A person’s window of tolerance narrows as a consequence of repeated trauma and influences, resulting in:
- Reduced emotion regulation abilities
- Reduced relational capacities
- Reduced capacity for attention and consciousness
- Negative influence on belief systems
- Increased somatic distress or disorganization.
Treatment of CPTSD builds emotional resilience and integrative capacity, which can only happen with an increased window of tolerance.
d) Explaining dissociation
Dissociation is defined in DSM-5 (2013) as ‘disruption in the usually integrated functions of consciousness, memory, identity, or perception of the environment’. Some people dissociate during trauma (Holmes et al., 2005; Murray et al., 2002; Ozer et al., 2003). Such peritraumatic dissociation may be experienced as spontaneously ‘going blank’, ‘switching off’, or ‘leaving’ their body (derealization or depersonalization) and may be an attempt by the individual to distance themselves from the distress they are feeling. Consequently, the traumatic memory or parts of the memory can become inaccessible to conscious awareness (Wright et al., 2006). The encoding of the memory can become altered by traumatic experiences resulting in fragmented yet vivid sensory-perceptual memories or ‘flashbacks’ (Grey and Holmes, 2008). Recalling traumatic events might then trigger dissociation.
Even when there is no peritraumatic dissociation, recall of traumatic memories can result in a parasympathetic response that makes dissociation likely (Schauer et al., 2011).
The theory of structural dissociation of the personality postulates that the personality of traumatized individuals is unduly divided into two basic types of dissociative subsystems or parts (Nijenhuis et al., 2010). One type (referred to as the Apparently Normal Part/s) primarily functions in line with the individual’s daily life goals; the other type (Emotional Parts) are dissociative parts, fixated on the trauma and primarily serving a defensive function. The more severe and chronic the traumatization, the more dissociative parts are likely to exist.

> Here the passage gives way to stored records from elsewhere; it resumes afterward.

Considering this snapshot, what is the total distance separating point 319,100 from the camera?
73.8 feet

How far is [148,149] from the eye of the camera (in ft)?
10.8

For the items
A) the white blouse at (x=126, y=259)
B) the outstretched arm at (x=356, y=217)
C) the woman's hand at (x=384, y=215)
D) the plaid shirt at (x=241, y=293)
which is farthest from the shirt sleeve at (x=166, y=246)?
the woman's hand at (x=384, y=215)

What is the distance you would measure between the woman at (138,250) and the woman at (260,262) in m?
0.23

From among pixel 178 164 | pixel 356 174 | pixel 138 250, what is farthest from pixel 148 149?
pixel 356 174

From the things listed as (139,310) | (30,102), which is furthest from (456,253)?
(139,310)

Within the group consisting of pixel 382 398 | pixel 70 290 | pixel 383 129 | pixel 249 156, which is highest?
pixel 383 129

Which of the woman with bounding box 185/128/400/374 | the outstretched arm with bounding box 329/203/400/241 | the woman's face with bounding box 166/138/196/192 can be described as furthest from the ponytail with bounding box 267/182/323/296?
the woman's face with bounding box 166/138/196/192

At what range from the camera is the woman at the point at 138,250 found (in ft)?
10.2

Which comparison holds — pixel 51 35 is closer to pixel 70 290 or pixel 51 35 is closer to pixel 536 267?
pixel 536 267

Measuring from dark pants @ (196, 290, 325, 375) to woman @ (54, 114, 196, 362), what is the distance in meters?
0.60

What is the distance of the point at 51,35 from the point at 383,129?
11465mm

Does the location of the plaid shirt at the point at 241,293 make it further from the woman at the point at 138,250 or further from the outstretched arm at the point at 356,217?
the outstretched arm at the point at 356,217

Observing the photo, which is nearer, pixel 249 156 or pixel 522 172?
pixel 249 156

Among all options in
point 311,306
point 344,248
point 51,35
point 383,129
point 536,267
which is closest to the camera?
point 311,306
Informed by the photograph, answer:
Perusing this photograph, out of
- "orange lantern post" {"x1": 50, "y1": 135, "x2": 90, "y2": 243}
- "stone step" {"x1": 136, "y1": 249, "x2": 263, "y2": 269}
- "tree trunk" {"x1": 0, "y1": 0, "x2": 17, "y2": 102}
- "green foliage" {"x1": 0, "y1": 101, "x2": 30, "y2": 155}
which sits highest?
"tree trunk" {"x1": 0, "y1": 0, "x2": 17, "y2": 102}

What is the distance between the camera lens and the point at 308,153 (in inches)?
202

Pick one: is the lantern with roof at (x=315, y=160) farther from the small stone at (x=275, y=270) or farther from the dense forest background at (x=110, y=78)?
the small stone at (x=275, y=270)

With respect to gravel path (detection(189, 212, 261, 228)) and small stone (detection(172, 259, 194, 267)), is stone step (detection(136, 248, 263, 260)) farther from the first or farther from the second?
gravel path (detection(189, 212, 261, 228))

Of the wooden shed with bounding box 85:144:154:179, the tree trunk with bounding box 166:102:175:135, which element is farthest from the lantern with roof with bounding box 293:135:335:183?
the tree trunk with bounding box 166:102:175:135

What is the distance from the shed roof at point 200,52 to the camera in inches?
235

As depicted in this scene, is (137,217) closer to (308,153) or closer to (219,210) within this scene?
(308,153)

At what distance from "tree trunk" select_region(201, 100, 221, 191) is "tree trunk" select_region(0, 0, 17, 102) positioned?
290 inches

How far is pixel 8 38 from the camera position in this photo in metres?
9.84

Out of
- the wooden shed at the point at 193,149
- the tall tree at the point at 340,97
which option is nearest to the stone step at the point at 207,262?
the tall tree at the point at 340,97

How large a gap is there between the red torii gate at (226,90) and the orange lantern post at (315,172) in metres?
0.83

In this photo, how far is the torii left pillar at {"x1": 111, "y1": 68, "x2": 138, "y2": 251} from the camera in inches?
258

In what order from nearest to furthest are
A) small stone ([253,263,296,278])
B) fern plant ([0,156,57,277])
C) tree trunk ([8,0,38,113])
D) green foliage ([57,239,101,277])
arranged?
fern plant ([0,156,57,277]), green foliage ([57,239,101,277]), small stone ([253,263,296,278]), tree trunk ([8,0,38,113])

Helping clients understand why they may have developed different parts as a means of coping with repeated trauma may serve to increase understanding of the disintegration often experienced in CPTSD. This model may also offer an integrated formulation of the multiple diagnoses that many people with CPTSD have acquired.
People with CPTSD often present with a wide range of symptoms associated with their attempts to manage the emotional distress linked to trauma, resulting in multiple diagnoses to account for these symptoms. For this reason, it is essential that an individualized formulation is developed that brings together the range of symptoms and difficulties experienced by the individual.